Task statement. Reproduce exactly the lines below from the one containing "Supports any language" through the one containing "Dynamic Compressive Strength Prediction", including both, and nothing else.

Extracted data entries
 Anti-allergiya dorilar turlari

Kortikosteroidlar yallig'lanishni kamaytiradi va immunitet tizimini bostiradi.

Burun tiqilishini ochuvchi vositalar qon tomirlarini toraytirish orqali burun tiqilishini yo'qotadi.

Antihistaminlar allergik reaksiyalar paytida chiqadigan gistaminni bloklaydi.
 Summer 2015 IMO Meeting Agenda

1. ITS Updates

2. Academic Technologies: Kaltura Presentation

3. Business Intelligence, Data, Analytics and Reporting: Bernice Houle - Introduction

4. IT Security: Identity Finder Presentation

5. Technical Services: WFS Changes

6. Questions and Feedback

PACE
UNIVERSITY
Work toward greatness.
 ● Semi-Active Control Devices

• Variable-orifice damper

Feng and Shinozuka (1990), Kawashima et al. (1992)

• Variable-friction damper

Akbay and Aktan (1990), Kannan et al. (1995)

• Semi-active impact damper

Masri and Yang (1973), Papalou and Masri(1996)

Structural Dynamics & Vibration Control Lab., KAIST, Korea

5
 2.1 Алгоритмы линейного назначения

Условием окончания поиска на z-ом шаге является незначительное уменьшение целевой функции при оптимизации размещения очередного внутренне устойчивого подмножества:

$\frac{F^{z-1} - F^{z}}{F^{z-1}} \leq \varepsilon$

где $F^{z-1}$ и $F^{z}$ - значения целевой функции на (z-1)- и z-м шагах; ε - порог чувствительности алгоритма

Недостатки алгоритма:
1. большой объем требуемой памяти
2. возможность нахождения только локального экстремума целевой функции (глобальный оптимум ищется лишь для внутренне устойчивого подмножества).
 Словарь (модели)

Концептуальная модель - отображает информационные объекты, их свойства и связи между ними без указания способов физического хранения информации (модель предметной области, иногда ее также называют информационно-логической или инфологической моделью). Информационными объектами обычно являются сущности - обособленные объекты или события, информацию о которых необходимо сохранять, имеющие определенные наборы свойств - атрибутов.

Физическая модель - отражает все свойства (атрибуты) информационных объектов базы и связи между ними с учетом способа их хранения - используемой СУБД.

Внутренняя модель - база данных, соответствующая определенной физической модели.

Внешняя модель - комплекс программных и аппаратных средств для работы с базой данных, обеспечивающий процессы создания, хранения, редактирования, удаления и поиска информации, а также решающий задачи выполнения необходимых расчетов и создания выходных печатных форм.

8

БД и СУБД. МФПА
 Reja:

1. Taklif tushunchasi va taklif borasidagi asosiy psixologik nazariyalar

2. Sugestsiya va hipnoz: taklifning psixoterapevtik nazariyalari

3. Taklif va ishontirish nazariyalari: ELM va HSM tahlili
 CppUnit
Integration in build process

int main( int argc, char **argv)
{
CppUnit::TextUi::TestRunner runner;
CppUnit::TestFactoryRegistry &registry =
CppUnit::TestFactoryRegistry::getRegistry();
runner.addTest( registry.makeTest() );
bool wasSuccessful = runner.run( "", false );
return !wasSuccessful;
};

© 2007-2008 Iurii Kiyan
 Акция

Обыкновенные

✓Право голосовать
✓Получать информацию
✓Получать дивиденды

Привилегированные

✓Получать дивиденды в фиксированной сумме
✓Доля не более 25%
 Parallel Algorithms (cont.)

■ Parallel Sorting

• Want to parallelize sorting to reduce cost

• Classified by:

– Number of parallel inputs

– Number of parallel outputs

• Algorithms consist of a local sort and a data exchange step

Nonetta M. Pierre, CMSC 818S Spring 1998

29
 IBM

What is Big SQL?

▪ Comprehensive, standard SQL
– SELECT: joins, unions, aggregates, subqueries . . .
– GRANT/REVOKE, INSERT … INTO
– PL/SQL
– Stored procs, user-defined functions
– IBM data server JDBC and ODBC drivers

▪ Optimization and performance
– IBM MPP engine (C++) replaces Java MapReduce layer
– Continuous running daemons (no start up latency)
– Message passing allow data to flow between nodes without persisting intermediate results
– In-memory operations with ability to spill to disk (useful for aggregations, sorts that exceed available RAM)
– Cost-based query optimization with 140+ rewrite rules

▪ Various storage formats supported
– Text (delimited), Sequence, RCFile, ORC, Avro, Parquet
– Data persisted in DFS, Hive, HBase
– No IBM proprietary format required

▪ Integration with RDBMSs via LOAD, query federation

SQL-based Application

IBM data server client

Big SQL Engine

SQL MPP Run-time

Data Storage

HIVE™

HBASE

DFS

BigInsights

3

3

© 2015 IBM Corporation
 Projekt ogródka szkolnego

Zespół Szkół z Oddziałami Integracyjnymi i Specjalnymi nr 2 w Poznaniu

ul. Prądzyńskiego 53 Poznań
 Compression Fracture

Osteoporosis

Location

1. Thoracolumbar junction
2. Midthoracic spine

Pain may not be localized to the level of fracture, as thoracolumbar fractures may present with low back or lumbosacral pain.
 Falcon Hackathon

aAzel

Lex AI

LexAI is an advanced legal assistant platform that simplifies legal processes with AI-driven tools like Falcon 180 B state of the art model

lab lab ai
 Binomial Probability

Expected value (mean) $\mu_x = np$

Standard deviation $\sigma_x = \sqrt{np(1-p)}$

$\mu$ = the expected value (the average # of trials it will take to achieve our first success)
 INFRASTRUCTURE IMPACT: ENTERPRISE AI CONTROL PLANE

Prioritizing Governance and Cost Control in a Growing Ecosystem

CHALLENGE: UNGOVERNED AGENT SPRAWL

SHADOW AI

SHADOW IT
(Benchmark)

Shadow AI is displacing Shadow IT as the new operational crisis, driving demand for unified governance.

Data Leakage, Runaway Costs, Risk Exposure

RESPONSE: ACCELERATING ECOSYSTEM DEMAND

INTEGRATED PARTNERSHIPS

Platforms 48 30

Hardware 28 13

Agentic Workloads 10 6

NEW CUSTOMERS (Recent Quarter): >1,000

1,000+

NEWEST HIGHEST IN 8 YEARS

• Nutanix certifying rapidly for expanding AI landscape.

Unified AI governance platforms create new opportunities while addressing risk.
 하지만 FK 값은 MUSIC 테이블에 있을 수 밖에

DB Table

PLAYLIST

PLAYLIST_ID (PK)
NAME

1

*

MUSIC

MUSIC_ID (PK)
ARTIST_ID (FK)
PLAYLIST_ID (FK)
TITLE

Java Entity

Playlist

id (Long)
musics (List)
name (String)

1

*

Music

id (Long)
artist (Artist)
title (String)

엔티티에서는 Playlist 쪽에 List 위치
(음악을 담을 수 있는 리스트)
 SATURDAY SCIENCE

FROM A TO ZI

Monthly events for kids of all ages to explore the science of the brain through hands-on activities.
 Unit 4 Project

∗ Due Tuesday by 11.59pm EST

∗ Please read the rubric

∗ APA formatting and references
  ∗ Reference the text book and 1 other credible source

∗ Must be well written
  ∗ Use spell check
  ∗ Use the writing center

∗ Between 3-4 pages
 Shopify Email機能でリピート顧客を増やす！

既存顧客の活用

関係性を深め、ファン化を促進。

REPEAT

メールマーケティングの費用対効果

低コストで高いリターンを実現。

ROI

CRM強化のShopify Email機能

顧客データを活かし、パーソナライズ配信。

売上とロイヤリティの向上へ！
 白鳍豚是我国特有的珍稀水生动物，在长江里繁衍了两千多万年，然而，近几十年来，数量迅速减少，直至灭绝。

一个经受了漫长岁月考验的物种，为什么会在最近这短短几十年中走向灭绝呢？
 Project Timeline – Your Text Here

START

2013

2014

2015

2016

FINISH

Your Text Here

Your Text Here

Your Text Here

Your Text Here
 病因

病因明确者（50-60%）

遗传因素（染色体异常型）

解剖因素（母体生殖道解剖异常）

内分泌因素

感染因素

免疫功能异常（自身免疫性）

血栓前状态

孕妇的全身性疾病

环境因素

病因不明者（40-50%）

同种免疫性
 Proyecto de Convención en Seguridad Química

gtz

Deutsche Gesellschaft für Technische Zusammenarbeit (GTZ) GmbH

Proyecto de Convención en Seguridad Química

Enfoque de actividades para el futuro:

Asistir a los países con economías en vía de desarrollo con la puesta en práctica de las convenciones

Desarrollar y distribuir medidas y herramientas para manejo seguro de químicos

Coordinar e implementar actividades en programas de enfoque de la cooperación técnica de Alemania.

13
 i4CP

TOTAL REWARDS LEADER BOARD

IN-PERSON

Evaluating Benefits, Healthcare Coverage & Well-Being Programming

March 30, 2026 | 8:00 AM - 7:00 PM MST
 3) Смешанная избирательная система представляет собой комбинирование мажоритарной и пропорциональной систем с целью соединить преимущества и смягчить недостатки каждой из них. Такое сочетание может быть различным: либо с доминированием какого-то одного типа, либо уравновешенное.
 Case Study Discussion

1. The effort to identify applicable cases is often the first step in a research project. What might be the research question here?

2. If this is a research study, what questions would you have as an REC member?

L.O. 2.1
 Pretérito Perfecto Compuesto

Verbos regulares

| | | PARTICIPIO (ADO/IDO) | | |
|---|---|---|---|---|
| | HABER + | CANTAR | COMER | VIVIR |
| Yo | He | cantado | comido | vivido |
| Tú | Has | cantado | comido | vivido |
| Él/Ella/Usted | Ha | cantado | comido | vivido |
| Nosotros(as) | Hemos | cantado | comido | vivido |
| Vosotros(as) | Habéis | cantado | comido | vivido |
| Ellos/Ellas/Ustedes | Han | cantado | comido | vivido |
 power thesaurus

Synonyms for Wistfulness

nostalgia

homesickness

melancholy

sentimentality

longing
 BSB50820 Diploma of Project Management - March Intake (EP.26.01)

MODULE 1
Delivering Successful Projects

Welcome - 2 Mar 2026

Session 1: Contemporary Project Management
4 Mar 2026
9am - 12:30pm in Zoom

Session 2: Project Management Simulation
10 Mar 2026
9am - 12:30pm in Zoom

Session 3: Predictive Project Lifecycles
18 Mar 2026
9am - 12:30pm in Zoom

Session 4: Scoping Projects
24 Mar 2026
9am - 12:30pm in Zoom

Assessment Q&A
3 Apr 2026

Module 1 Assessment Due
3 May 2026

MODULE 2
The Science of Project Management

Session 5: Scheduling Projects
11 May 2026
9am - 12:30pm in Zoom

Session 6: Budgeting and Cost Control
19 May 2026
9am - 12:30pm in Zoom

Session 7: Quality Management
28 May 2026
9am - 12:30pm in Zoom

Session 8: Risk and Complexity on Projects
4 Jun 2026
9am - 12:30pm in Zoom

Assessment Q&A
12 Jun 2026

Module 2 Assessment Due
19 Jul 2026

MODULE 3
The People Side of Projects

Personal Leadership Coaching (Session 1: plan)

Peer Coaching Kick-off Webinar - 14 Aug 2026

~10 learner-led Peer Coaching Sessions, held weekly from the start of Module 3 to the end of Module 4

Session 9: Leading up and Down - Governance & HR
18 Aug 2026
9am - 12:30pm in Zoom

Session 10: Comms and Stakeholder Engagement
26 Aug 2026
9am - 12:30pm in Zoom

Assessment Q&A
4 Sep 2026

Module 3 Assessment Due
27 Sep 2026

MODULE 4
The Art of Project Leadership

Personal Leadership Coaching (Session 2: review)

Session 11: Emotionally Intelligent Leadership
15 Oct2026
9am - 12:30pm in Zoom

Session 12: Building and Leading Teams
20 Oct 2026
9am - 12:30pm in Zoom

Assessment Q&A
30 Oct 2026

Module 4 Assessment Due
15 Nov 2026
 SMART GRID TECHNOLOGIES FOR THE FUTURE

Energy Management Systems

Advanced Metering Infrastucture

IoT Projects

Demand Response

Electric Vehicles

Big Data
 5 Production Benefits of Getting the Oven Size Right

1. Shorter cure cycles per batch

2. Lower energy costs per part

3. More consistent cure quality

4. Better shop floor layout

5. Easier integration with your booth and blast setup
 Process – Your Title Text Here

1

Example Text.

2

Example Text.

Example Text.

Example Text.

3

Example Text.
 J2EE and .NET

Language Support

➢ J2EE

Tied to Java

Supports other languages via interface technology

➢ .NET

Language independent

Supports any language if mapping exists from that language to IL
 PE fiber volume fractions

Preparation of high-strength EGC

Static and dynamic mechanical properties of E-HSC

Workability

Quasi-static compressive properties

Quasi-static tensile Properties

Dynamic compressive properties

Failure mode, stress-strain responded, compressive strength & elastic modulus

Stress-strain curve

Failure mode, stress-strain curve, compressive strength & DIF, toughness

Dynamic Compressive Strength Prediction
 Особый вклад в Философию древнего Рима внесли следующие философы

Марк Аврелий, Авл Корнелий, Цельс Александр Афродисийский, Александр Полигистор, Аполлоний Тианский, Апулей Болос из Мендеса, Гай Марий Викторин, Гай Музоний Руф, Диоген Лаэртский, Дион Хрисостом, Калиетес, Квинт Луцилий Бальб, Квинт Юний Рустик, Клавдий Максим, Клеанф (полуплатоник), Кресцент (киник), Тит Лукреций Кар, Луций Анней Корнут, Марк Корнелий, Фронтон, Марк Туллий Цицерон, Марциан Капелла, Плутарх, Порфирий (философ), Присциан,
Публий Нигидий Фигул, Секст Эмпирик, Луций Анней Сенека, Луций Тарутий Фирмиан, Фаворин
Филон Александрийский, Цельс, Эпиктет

Answer to this task.
Supports any language if mapping exists from that language to IL
 PE fiber volume fractions

Preparation of high-strength EGC

Static and dynamic mechanical properties of E-HSC

Workability

Quasi-static compressive properties

Quasi-static tensile Properties

Dynamic compressive properties

Failure mode, stress-strain responded, compressive strength & elastic modulus

Stress-strain curve

Failure mode, stress-strain curve, compressive strength & DIF, toughness

Dynamic Compressive Strength Prediction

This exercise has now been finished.